Under the above conditions, film growth by ALD is typically self-limiting (ie, deposition generally stops when reaction sites on the surface are depleted during the ALD process) It can result in substantial deposition compatibility and deposition thickness control within the wafer. In contrast to CVD processes carried out by continuous co-reaction of precursors and / or reactant gases, harmful gas phase reactions can be achieved by alternately injecting precursor compositions and / or reactant gases. (See Vehkamaki et al., “Growth of SrTiO ₃ and BaTiO ₃ Thin Films by Atomic Layer Deposition”, Electrochemical and Solid-State Letters, 2 (10): 504-506 (1999)) .

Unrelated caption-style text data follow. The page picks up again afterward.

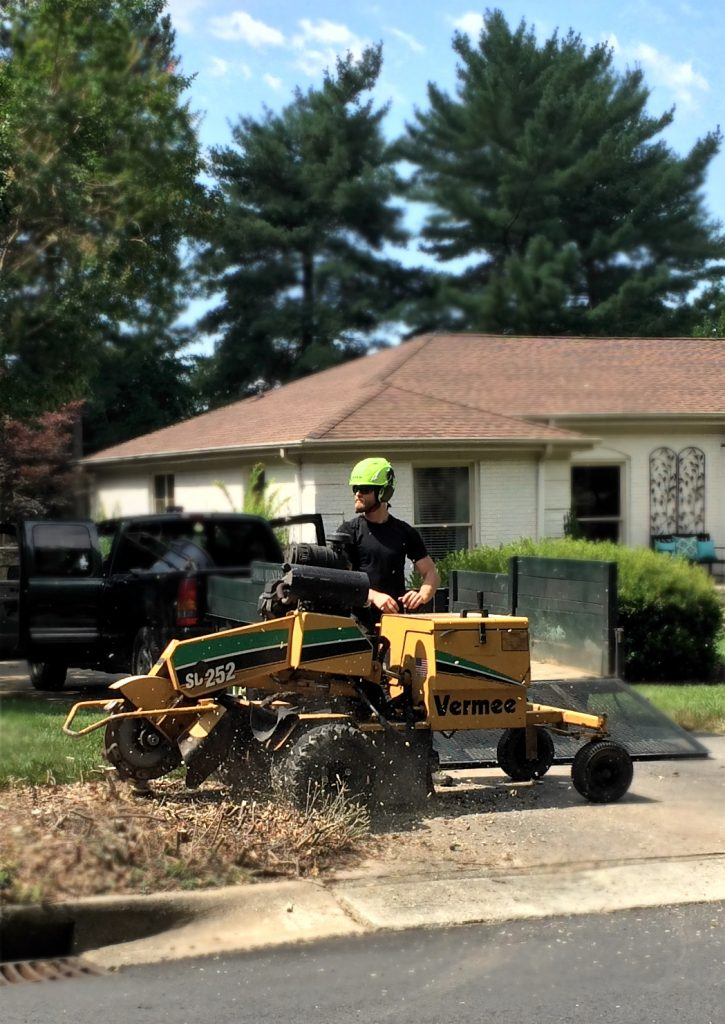 Stump Grinding Service in Charlotte, North Carolina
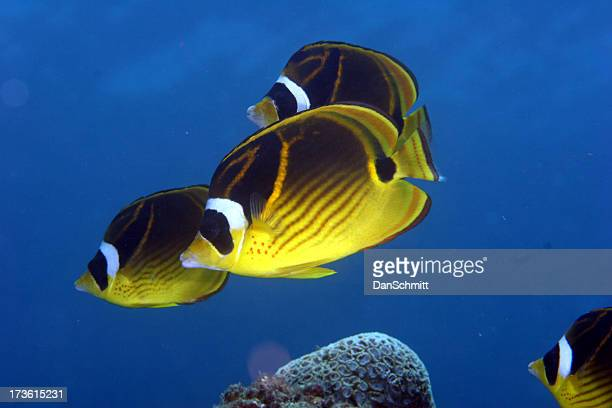 Raccoon Butterfly Fish Squadren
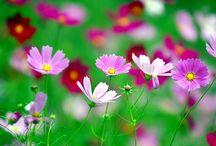 Flowers~Gardens / Flowers-Plants-Trees-Garden Info / by Dee Creations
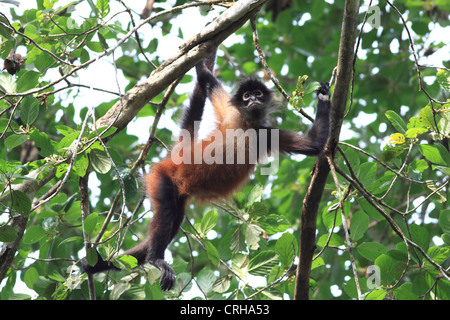 Central American Spider Monkey (Ateles geoffroyi). Corcovado National Park, Osa Peninsula, Costa Rica. March 2012. - Stock Photo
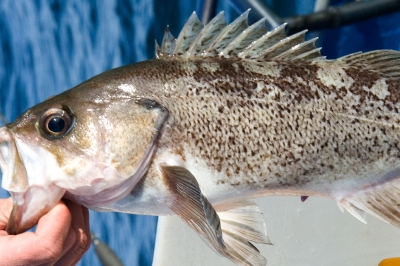 a person holds a black rockfish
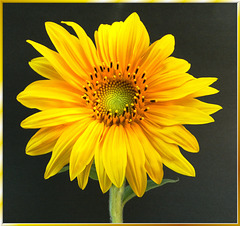The summer bloom... ©UdoSm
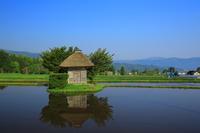 新緑の荒神神社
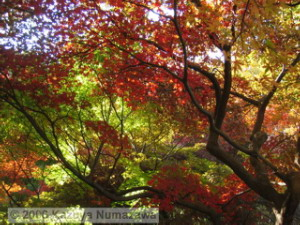 JindaiBGFallColor10RC.jpg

  A typical ALD process exposes a substrate (optionally pre-treated with, for example, water and / or ozone) to a first chemical to complete chemical chemisorption on the substrate. Including that. As used herein, the term “chemisorption” refers to chemisorption of a vaporized reactive metal-containing compound that contacts the surface of a substrate. The adsorbed chemical is typically as strong as a normal chemical bond, resulting in a relatively strong binding force characterized by high adsorption energy (eg> 30 Kcal / mol). Is irreversibly bound to. Chemisorbed chemicals typically form a monolayer in contact with the substrate surface (225 (1981), published by Van Nostrand Reinhold Co., New York, GG Hawley revision “The Condensed Chemical Dictionary” 10 See edition). In ALD, one or more suitable precursor compositions or reactive gases are alternately introduced (eg, pulsed) into the deposition chamber and chemisorbed onto the surface of the substrate. Each successive introduction of a reactive compound (eg, one or more precursor compositions and one or more reactive gases) is typically performed in the substantial absence of the first reactive compound. In order to effect the deposition and / or chemisorption of the two reactive compounds, they are delimited by purging with an inert carrier gas. As used herein, during the deposition and / or chemisorption of a second reactive compound, the first reactive compound is “substantially absent” when only a small amount of the first reactive compound is present. It means that it will not exist. As is well known to those skilled in the art, a determination can be made depending on the tolerable amount of the first reactive compound, and the process conditions to achieve a state in which the first reactive compound is substantially absent. Can be selected.

  The co-reaction of each precursor composition adds a new atomic layer to the already deposited layer to form a cumulative solid. The cycle is repeated to gradually form the desired thickness. Of course, ALD can alternately use one precursor composition that is chemisorbed and one reaction gas that reacts with the chemisorbed precursor composition.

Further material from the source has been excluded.